# Exercise aim:
Nothing in the records may change. Print them all again.

** Opening Extracted data block **

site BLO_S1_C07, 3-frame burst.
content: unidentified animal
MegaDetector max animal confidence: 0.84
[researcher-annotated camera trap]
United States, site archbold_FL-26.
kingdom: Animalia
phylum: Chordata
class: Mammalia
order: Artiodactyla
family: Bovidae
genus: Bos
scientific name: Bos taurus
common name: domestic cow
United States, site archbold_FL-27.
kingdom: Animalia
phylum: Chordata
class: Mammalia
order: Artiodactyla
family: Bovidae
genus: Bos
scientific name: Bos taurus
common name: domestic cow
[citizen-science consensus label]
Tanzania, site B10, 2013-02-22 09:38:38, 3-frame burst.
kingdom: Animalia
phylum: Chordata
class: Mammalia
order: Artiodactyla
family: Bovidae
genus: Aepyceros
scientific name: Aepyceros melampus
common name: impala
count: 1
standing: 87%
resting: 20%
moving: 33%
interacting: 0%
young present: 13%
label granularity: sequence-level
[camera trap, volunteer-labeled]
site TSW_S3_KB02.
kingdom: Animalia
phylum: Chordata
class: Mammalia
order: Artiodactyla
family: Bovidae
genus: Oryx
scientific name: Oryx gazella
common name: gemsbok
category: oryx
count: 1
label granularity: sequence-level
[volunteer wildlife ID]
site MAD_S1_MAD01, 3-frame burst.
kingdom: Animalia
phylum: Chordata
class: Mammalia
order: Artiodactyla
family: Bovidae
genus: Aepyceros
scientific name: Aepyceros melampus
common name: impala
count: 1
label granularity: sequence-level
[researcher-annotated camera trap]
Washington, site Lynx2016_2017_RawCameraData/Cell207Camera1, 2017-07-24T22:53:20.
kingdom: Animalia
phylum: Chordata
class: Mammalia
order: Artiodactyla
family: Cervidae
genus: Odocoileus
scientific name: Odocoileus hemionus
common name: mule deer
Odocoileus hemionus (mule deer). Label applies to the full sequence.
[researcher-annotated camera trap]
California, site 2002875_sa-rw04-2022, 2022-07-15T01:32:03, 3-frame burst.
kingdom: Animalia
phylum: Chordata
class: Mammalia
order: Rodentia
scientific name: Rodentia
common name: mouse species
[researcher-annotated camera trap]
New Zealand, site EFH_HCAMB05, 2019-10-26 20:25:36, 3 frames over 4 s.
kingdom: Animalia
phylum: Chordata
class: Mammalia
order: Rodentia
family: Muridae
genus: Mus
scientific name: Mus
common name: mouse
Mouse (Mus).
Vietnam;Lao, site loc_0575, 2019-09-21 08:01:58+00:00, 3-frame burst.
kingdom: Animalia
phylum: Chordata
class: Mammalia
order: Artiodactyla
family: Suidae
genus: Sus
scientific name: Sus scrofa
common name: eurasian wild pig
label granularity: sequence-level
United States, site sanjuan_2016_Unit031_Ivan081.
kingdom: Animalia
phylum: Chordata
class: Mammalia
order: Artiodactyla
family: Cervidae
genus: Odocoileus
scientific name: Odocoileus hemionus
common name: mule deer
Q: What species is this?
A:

** Closing Extracted data block **

# Result of the task:
site BLO_S1_C07, 3-frame burst.
content: unidentified animal
MegaDetector max animal confidence: 0.84
[researcher-annotated camera trap]
United States, site archbold_FL-26.
kingdom: Animalia
phylum: Chordata
class: Mammalia
order: Artiodactyla
family: Bovidae
genus: Bos
scientific name: Bos taurus
common name: domestic cow
United States, site archbold_FL-27.
kingdom: Animalia
phylum: Chordata
class: Mammalia
order: Artiodactyla
family: Bovidae
genus: Bos
scientific name: Bos taurus
common name: domestic cow
[citizen-science consensus label]
Tanzania, site B10, 2013-02-22 09:38:38, 3-frame burst.
kingdom: Animalia
phylum: Chordata
class: Mammalia
order: Artiodactyla
family: Bovidae
genus: Aepyceros
scientific name: Aepyceros melampus
common name: impala
count: 1
standing: 87%
resting: 20%
moving: 33%
interacting: 0%
young present: 13%
label granularity: sequence-level
[camera trap, volunteer-labeled]
site TSW_S3_KB02.
kingdom: Animalia
phylum: Chordata
class: Mammalia
order: Artiodactyla
family: Bovidae
genus: Oryx
scientific name: Oryx gazella
common name: gemsbok
category: oryx
count: 1
label granularity: sequence-level
[volunteer wildlife ID]
site MAD_S1_MAD01, 3-frame burst.
kingdom: Animalia
phylum: Chordata
class: Mammalia
order: Artiodactyla
family: Bovidae
genus: Aepyceros
scientific name: Aepyceros melampus
common name: impala
count: 1
label granularity: sequence-level
[researcher-annotated camera trap]
Washington, site Lynx2016_2017_RawCameraData/Cell207Camera1, 2017-07-24T22:53:20.
kingdom: Animalia
phylum: Chordata
class: Mammalia
order: Artiodactyla
family: Cervidae
genus: Odocoileus
scientific name: Odocoileus hemionus
common name: mule deer
Odocoileus hemionus (mule deer). Label applies to the full sequence.
[researcher-annotated camera trap]
California, site 2002875_sa-rw04-2022, 2022-07-15T01:32:03, 3-frame burst.
kingdom: Animalia
phylum: Chordata
class: Mammalia
order: Rodentia
scientific name: Rodentia
common name: mouse species
[researcher-annotated camera trap]
New Zealand, site EFH_HCAMB05, 2019-10-26 20:25:36, 3 frames over 4 s.
kingdom: Animalia
phylum: Chordata
class: Mammalia
order: Rodentia
family: Muridae
genus: Mus
scientific name: Mus
common name: mouse
Mouse (Mus).
Vietnam;Lao, site loc_0575, 2019-09-21 08:01:58+00:00, 3-frame burst.
kingdom: Animalia
phylum: Chordata
class: Mammalia
order: Artiodactyla
family: Suidae
genus: Sus
scientific name: Sus scrofa
common name: eurasian wild pig
label granularity: sequence-level
United States, site sanjuan_2016_Unit031_Ivan081.
kingdom: Animalia
phylum: Chordata
class: Mammalia
order: Artiodactyla
family: Cervidae
genus: Odocoileus
scientific name: Odocoileus hemionus
common name: mule deer
Q: What species is this?
A:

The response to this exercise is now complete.